- EXERCISE BRIEF -
Write out the data again in full, exactly as it reads.

- SUPPLIED RECORDS -
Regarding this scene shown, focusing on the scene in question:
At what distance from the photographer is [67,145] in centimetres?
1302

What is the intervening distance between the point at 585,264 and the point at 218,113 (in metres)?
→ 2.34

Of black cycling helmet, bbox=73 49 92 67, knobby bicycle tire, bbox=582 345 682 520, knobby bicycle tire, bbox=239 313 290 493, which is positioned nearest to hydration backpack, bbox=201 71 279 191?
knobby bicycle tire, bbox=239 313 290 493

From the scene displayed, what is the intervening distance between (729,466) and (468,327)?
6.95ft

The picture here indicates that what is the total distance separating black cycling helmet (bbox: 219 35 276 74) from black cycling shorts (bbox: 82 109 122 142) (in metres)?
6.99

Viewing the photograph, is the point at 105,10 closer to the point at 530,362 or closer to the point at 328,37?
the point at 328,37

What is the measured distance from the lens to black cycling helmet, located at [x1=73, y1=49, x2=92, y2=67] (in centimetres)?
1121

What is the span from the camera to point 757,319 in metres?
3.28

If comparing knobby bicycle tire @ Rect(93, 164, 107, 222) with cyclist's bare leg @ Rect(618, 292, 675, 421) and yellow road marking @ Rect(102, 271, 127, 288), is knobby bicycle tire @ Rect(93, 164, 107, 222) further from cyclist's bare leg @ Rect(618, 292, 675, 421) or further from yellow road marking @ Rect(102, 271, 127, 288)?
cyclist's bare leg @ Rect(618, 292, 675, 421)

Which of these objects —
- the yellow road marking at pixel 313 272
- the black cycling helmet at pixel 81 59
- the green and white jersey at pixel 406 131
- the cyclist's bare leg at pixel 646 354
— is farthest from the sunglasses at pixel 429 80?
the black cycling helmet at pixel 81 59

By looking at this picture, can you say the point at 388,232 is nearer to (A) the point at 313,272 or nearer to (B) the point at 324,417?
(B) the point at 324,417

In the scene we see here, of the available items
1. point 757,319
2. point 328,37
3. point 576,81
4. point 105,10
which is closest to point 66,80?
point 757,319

- CORRECT RESPONSE -
Regarding this scene shown, focusing on the scene in question:
At what distance from the photographer is [67,145] in centimetres?
1302

What is the intervening distance between the point at 585,264 and the point at 218,113 (in metres)?
→ 2.34

Of black cycling helmet, bbox=73 49 92 67, knobby bicycle tire, bbox=582 345 682 520, knobby bicycle tire, bbox=239 313 290 493, which is positioned nearest to hydration backpack, bbox=201 71 279 191?
knobby bicycle tire, bbox=239 313 290 493

From the scene displayed, what is the intervening distance between (729,466) and (468,327)?
6.95ft

The picture here indicates that what is the total distance separating black cycling helmet (bbox: 219 35 276 74) from black cycling shorts (bbox: 82 109 122 142) (in metres)?
6.99

Viewing the photograph, is the point at 105,10 closer to the point at 530,362 or closer to the point at 328,37?
the point at 328,37

What is the measured distance from the lens to black cycling helmet, located at [x1=73, y1=49, x2=92, y2=67] (in centimetres)?
1121

What is the span from the camera to point 757,319 in metres?
3.28

If comparing knobby bicycle tire @ Rect(93, 164, 107, 222) with cyclist's bare leg @ Rect(618, 292, 675, 421) and yellow road marking @ Rect(102, 271, 127, 288), is knobby bicycle tire @ Rect(93, 164, 107, 222) further from cyclist's bare leg @ Rect(618, 292, 675, 421) or further from yellow road marking @ Rect(102, 271, 127, 288)?
cyclist's bare leg @ Rect(618, 292, 675, 421)

Which of these objects —
- the yellow road marking at pixel 313 272
- the black cycling helmet at pixel 81 59
- the green and white jersey at pixel 406 131
- the cyclist's bare leg at pixel 646 354
— is farthest from the sunglasses at pixel 429 80?
the black cycling helmet at pixel 81 59

By looking at this picture, can you say the point at 388,232 is nearer to (A) the point at 313,272 or nearer to (B) the point at 324,417?
(B) the point at 324,417

In the scene we see here, of the available items
1. point 757,319
2. point 328,37
3. point 576,81
4. point 105,10
which is closest to point 66,80?
point 757,319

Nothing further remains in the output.